» Problem to work on:
Search the records for the string "maart", then copy each line that has it.

** Opening Extracted material block **

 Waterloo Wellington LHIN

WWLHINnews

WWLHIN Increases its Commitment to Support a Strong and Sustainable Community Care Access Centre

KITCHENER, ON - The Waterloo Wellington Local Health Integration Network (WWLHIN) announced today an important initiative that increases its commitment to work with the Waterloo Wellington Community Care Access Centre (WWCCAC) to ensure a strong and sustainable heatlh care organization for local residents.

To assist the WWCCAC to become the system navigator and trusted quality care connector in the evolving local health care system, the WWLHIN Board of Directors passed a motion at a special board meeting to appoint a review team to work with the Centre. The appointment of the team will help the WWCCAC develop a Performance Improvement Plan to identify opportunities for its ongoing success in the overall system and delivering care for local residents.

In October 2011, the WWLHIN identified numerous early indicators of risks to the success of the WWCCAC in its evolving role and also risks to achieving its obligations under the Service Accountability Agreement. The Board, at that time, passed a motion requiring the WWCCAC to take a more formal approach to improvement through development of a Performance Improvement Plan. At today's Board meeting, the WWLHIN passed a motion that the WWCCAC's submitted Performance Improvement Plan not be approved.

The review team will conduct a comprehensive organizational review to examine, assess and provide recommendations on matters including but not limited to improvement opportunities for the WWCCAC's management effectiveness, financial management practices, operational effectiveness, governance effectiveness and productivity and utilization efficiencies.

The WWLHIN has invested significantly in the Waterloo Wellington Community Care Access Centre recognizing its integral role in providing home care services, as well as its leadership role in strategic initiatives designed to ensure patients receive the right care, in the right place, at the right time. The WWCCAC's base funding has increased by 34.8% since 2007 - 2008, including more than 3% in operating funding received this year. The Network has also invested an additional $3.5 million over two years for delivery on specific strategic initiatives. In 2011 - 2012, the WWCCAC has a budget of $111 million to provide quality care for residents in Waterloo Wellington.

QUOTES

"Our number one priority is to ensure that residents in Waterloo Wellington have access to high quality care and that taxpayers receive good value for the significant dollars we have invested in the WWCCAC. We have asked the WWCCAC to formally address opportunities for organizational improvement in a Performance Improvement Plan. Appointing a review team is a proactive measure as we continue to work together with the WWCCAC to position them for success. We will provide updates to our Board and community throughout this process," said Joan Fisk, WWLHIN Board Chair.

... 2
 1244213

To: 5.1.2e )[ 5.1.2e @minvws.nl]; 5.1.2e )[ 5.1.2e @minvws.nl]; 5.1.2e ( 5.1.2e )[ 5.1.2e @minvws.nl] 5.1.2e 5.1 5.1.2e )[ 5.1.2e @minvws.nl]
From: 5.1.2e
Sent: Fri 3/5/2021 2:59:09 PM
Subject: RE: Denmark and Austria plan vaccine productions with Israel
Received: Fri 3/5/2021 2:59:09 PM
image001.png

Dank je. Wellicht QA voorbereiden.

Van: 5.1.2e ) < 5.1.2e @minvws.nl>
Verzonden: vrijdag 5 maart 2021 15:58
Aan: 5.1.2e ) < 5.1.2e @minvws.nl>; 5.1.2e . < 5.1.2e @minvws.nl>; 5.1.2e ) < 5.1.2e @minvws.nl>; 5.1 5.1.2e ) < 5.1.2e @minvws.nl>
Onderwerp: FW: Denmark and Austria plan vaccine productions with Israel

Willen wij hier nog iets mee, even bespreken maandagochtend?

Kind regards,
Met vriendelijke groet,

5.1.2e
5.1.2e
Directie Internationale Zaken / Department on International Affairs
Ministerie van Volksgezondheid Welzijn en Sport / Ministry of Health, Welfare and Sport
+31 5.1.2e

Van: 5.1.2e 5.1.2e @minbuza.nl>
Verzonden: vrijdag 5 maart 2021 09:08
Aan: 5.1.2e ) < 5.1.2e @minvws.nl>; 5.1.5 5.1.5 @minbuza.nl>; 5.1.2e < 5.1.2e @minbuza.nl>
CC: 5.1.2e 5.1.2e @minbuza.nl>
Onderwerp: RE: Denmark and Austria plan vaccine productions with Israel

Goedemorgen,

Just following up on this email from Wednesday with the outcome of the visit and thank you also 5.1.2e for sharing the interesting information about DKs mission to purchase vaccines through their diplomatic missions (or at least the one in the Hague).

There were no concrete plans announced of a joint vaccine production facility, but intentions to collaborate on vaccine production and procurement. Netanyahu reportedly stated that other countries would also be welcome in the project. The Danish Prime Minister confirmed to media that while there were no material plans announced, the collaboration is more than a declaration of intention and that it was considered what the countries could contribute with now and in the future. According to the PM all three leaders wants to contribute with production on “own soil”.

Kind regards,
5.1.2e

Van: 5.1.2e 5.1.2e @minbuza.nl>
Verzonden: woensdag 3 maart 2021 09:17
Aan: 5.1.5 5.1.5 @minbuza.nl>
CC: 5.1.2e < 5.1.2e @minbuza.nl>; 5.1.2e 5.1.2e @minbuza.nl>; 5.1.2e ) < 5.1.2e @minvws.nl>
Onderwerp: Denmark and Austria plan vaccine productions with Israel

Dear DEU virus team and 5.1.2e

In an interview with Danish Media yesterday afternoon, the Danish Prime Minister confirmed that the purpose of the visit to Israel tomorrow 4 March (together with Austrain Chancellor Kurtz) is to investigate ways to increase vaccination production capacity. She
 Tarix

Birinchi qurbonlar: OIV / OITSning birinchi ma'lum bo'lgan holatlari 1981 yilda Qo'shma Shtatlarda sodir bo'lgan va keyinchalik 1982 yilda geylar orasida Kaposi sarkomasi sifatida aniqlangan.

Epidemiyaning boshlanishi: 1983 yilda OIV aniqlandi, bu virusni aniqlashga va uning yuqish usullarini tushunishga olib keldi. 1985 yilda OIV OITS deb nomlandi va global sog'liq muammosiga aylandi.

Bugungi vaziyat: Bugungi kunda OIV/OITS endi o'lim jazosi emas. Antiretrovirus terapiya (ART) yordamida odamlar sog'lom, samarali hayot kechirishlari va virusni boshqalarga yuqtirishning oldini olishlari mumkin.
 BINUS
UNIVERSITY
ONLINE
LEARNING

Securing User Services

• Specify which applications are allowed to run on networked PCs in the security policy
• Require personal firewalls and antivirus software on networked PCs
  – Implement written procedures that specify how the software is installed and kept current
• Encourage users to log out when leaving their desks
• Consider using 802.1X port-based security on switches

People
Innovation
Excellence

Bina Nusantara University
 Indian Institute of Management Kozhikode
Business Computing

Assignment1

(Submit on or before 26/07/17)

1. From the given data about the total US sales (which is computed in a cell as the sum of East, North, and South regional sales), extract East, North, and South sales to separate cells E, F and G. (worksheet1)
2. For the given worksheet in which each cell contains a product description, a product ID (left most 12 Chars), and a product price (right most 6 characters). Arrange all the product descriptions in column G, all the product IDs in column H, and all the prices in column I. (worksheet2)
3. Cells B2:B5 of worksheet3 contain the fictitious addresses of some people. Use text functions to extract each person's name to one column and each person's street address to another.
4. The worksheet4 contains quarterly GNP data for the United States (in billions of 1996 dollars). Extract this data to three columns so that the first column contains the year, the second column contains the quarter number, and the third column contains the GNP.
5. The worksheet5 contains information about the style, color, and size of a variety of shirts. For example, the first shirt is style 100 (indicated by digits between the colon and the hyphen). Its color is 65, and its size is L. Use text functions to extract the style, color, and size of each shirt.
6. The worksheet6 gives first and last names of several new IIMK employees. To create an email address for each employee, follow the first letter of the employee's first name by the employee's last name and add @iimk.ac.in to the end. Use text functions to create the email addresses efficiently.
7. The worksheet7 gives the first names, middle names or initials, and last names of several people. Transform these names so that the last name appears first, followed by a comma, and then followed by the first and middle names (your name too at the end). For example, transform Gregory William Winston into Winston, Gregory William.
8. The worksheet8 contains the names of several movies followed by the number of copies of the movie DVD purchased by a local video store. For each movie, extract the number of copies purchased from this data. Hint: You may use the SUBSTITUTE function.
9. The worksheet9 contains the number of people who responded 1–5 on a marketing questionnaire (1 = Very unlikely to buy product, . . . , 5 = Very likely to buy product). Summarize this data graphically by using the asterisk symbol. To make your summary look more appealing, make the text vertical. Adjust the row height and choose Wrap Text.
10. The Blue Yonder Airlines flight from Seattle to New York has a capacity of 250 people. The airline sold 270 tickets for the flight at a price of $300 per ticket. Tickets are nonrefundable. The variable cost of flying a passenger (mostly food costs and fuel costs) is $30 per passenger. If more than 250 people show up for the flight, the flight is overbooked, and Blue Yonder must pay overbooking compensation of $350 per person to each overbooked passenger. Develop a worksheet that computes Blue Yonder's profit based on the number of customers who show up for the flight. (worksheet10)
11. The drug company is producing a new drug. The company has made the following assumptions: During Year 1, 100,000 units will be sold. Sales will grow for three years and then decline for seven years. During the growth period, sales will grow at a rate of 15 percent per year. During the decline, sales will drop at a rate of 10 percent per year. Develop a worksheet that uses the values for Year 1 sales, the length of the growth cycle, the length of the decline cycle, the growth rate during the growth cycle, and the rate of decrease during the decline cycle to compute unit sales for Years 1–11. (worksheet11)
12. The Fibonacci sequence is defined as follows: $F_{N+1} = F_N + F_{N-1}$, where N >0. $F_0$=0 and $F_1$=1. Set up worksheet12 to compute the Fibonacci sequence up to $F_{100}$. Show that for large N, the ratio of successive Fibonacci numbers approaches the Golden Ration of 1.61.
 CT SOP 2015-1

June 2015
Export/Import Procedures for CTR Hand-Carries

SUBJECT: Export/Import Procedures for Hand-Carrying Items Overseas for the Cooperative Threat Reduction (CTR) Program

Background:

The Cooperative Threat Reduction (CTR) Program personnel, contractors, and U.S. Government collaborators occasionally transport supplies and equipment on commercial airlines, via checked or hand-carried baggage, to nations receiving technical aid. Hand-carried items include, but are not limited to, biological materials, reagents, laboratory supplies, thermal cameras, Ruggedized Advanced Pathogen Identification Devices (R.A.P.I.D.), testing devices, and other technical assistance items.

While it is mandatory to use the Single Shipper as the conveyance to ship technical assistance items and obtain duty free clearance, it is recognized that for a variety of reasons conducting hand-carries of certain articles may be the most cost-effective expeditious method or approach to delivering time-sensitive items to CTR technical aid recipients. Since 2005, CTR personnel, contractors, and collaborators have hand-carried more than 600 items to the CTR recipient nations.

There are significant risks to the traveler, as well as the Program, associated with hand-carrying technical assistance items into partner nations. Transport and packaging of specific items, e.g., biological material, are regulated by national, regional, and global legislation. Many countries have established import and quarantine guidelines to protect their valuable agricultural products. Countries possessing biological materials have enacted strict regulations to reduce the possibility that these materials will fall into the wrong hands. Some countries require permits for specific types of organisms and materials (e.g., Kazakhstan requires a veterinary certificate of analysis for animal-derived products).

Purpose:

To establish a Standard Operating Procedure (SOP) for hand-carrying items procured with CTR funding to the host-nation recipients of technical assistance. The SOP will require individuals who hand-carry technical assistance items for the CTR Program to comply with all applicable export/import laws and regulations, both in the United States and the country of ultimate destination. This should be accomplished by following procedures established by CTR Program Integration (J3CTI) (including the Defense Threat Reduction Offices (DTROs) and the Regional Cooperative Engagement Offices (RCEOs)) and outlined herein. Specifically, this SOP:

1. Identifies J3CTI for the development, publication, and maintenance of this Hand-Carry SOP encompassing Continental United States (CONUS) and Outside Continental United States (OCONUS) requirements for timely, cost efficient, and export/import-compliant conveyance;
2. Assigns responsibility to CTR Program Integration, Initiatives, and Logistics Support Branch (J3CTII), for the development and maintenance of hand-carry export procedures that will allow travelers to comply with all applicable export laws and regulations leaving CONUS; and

** Closing Extracted material block **

» Result of the task:
Verzonden: vrijdag 5 maart 2021 15:58
Verzonden: vrijdag 5 maart 2021 09:08
Verzonden: woensdag 3 maart 2021 09:17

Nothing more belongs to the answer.